Skip to main content

Pulse Data Extractor

Project description

pulse-data-extractor

An easy-button to take data out of Pulse. Downloads Pulse documents from Elasticsearch, and saves them to .jsonl, .json, .pickle, or .csv format.

Installation

To install in an existing environment, run this command

pip install ist-pulse-data-extractor

To define as a project requirement, add the following line to requirements.txt:

ist-pulse-data-extractor

Usage

download

Performs a multi-process sliced query for documents in a Pulse Elasticsearch index. Saves the result to format specified by filename extension. Optional flattening of documents is available (use with caution).

from pulse.downloader import download

Required Parameters

  • index: Elasticsearch index

  • query: Elasticsearch query

  • filepath: Output filepath. File extension should match the desired output format. Supported formats include:

    • .jsonl: Fastest to download, suited for large datasets. Lowest memory overhead in downstream processes.

(WRITTEN REQUEST 1)
Which file formats does the Pulse Data Extractor page say the tool can save documents to?
(WRITTEN REQUEST 2)
On the Pulse Data Extractor page, what command installs the package in an existing environment?

Spatial question entries:
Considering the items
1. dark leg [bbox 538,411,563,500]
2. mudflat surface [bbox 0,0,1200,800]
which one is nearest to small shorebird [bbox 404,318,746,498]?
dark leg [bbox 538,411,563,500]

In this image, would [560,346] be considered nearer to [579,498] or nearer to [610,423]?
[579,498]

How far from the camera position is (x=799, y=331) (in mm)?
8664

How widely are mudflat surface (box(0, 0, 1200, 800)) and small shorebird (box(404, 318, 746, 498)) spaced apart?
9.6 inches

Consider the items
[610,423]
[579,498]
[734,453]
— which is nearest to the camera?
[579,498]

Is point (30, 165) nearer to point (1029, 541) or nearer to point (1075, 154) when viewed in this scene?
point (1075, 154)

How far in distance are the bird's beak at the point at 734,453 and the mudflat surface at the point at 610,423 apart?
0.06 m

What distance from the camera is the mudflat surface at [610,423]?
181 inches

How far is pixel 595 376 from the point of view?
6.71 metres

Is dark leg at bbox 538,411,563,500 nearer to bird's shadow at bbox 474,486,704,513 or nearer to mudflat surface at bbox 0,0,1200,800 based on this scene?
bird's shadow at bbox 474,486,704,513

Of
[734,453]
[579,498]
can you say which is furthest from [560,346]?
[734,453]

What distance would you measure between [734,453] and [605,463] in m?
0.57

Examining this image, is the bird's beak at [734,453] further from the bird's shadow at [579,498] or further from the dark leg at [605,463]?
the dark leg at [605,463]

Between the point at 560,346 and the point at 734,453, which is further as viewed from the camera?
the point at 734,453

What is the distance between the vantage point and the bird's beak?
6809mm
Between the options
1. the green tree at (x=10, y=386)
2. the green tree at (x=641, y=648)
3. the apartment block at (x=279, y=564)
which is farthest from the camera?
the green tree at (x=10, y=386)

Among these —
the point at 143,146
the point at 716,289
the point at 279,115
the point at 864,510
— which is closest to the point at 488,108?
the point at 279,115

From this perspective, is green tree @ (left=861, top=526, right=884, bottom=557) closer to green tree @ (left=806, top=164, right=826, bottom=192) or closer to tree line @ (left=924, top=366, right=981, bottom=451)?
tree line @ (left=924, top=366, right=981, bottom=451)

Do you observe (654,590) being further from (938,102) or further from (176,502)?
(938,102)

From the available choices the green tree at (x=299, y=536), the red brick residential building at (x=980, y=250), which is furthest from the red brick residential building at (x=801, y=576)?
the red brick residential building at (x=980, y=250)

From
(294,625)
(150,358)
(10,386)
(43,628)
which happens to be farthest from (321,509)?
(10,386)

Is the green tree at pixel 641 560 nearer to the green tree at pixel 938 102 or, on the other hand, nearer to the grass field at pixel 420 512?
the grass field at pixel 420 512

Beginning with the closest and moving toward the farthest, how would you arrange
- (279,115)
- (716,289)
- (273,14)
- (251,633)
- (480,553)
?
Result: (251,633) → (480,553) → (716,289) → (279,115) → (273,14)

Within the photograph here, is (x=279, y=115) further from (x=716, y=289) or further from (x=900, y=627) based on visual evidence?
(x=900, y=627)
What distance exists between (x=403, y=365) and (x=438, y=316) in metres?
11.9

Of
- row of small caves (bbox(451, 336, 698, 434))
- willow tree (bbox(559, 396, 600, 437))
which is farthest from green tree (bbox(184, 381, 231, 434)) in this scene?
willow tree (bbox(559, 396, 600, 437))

(EXPECTED ANSWER 1)
.jsonl, .json, .pickle, and .csv

(EXPECTED ANSWER 2)
pip install ist-pulse-data-extractor